Craters of the Moon
National Monument and Preserve

Two thousand years ago, a volcanic eruption created the Broken Top Flow. In the same time period, the Shoshone built rock rings at Indian Tunnel.
In 1901 Israel Russell with the Geological Survey explored the area and provided the first geologic description of what he called the Cinder Buttes.
In 1920, Robert Limbert hiked the entire length of the Great Rift and widely promoted the region for status as a national park.
In 1923, Harold Sterns, a geologist, described the area as the most recent example of a fissure eruption in this country and recommended it be preserved as a national monument.
In 1924, President Calvin Coolidge signed a proclamation, creating Craters of the Moon National Monument.
In 1956, the Mission 66 Program initiated construction of today’s road system, visitor centre, shop, campground, and comfort station.
In 1962, the addition of an island of vegetation completely surrounded by lava, known as Carey Kipuka, increased the size of the monument by 5,360 acres.

Data segment =

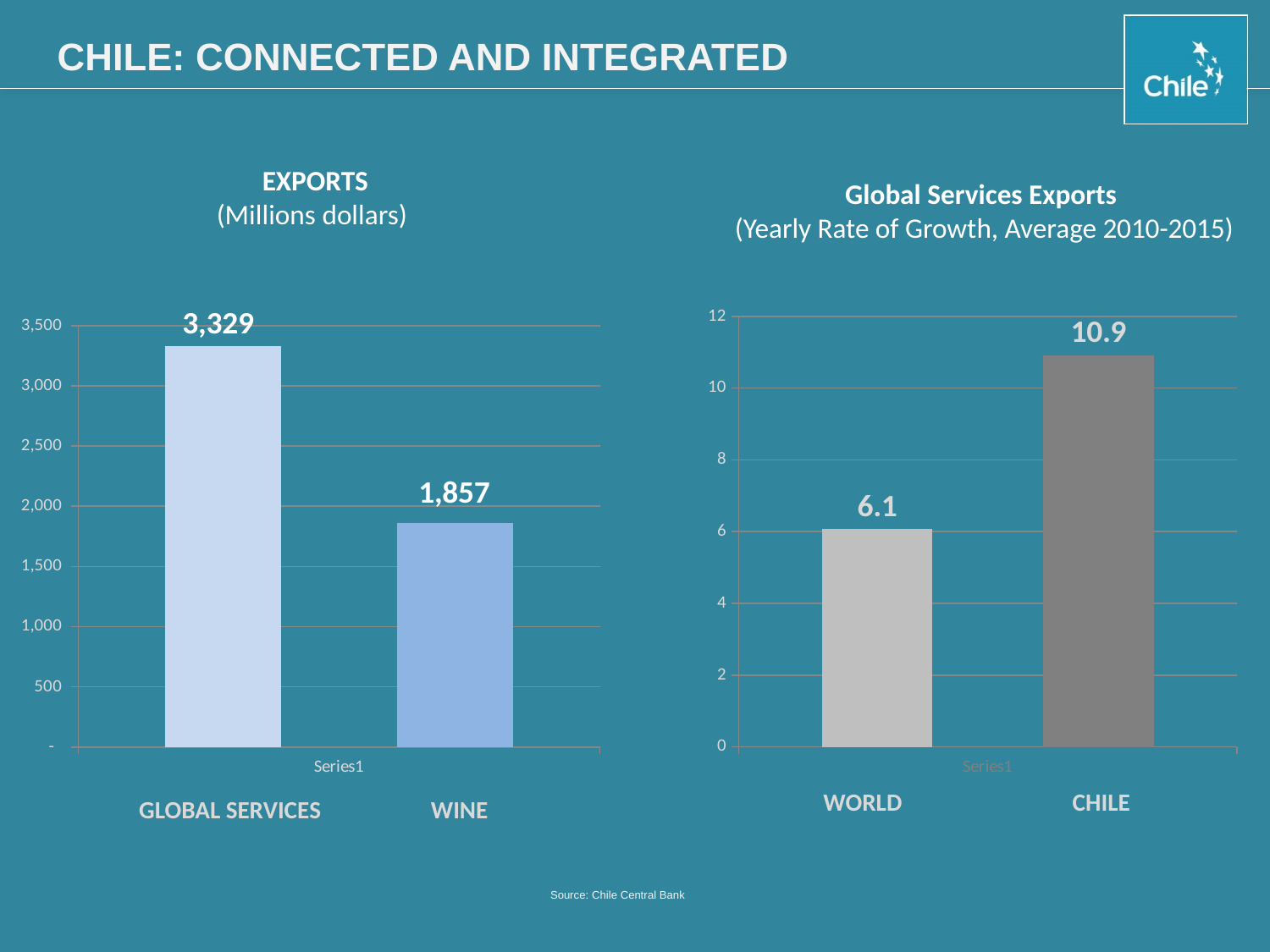
In the Global Services Exports chart, what is the difference between CHILE and WORLD? 4.8 In the EXPORTS (Millions dollars) chart, how many bars are shown? 2 In the EXPORTS (Millions dollars) chart, what is the value for WINE? 1,857 In the EXPORTS (Millions dollars) chart, what is the value for GLOBAL SERVICES? 3,329 What type of chart is the Global Services Exports chart? Bar chart In the EXPORTS (Millions dollars) chart, is the value for WINE greater or less than 2,000? less In the Global Services Exports chart, what is the value for WORLD? 6.1 In the Global Services Exports chart, which category has the lower value? WORLD In the Global Services Exports chart, is the value for CHILE greater or less than 10? greater In the EXPORTS (Millions dollars) chart, what is the difference between GLOBAL SERVICES and WINE? 1,472 In the Global Services Exports chart, what is the value for CHILE? 10.9 In the EXPORTS (Millions dollars) chart, which category has the higher value? GLOBAL SERVICES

The task = Duplicate the Craters of the Moon history, starting with "In 1901 Israel" and going on through "and comfort station.".

Written response =
In 1901 Israel Russell with the Geological Survey explored the area and provided the first geologic description of what he called the Cinder Buttes.
In 1920, Robert Limbert hiked the entire length of the Great Rift and widely promoted the region for status as a national park.
In 1923, Harold Sterns, a geologist, described the area as the most recent example of a fissure eruption in this country and recommended it be preserved as a national monument.
In 1924, President Calvin Coolidge signed a proclamation, creating Craters of the Moon National Monument.
In 1956, the Mission 66 Program initiated construction of today’s road system, visitor centre, shop, campground, and comfort station.